With the future of the 12-acre site still undecided, almost two years on from the developers appealing to the minister after Tower Hamlets failed to decide on the scheme within statutory time limits, the Planning Inspectorate has confirmed that resolving the appeal will mean holding a new inquiry before a new inspector.
“It’s standard procedure that if a case is to be redetermined following a successful High Court challenge, a different inspector is assigned to run a new inquiry,” an Inspectorate spokesperson told On London.
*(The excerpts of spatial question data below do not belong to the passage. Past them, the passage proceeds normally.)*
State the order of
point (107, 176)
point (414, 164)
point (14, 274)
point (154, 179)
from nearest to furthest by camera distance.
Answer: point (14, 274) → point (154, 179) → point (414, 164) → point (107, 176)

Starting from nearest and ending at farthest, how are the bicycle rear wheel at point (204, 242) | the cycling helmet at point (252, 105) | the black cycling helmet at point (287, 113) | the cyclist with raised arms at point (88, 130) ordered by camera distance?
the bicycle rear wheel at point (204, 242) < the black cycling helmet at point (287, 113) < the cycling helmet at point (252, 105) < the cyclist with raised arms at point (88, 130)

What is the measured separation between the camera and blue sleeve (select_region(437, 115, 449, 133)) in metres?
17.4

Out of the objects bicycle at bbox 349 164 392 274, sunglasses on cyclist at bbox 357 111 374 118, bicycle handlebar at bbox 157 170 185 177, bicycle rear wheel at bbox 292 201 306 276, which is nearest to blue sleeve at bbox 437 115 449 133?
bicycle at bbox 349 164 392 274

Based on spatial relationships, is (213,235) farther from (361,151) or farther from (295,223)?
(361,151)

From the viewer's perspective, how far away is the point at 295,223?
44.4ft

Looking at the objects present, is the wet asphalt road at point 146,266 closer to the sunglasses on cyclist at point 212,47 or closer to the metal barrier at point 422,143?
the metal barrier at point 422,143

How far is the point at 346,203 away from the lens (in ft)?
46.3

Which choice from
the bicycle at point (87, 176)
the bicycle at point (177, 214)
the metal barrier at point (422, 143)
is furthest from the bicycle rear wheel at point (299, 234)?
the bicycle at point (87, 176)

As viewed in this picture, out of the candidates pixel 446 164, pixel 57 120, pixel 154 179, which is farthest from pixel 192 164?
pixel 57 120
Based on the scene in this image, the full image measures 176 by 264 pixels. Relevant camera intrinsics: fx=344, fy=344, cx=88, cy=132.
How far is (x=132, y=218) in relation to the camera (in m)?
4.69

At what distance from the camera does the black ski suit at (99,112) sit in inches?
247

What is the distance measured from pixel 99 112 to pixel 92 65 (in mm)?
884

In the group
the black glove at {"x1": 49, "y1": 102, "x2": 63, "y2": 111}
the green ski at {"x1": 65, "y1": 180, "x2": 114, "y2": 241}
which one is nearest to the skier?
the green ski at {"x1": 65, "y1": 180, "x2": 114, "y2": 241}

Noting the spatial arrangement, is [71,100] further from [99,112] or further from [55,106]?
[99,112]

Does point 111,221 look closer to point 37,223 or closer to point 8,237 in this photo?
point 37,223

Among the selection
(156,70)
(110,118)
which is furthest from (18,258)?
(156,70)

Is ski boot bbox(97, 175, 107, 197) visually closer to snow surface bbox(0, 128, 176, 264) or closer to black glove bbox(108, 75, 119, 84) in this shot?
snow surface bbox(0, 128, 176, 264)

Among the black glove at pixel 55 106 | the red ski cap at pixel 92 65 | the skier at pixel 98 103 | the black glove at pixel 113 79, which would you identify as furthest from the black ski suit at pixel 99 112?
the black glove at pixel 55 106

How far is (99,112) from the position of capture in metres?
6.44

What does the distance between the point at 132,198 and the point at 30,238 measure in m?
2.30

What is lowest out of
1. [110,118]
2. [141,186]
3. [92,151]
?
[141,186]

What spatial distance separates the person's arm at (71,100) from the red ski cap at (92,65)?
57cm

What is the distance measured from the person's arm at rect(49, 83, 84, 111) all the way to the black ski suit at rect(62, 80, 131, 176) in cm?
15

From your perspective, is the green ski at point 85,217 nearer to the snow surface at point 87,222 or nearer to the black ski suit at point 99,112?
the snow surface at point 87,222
And that could mean significant costs for Tower Hamlets and City Hall, if their opposition to the scheme continues.
Figures from the two authorities show they spent more than £530,000 on the original inquiry, which ran in August last year. “Everybody now has to pay twice”, said Isle of Dogs councillor Andrew Wood, who resigned from the Conservatives over the issue. “Having spent over half a million pounds of public money we might have to pay it again in a second appeal for a process which we know is not transparent.
“In the meantime the desperately needed new secondary school on the site is not getting built, as well as new homes, because of the delays caused by Tower Hamlets Council and now Robert Jenrick squashing his own decision.”
Jenrick rubber-stamped the plans against the advice of his own planning inspector, who in a detailed 140 page judgment had ruled against the scheme because of its low levels of affordable housing and family size homes, its impact on the setting of heritage sites including Tower Bridge and the Greenwich Naval College, and its breach of an established policy that new developments should “step down” in height from Canary Wharf.
“We had won the planning arguments but the minister decided to ignore them,” Councillor Wood, says in a detailed examination of the case on his website.
The minister’s decision, the day before Tower Hamlets hiked its levy on new developments to fund community infrastructure, also saved applicant Richard Desmond an estimated £40 million, on top of benefiting from a similar amount through Jenrick agreeing just 21 per cent affordable housing on the site.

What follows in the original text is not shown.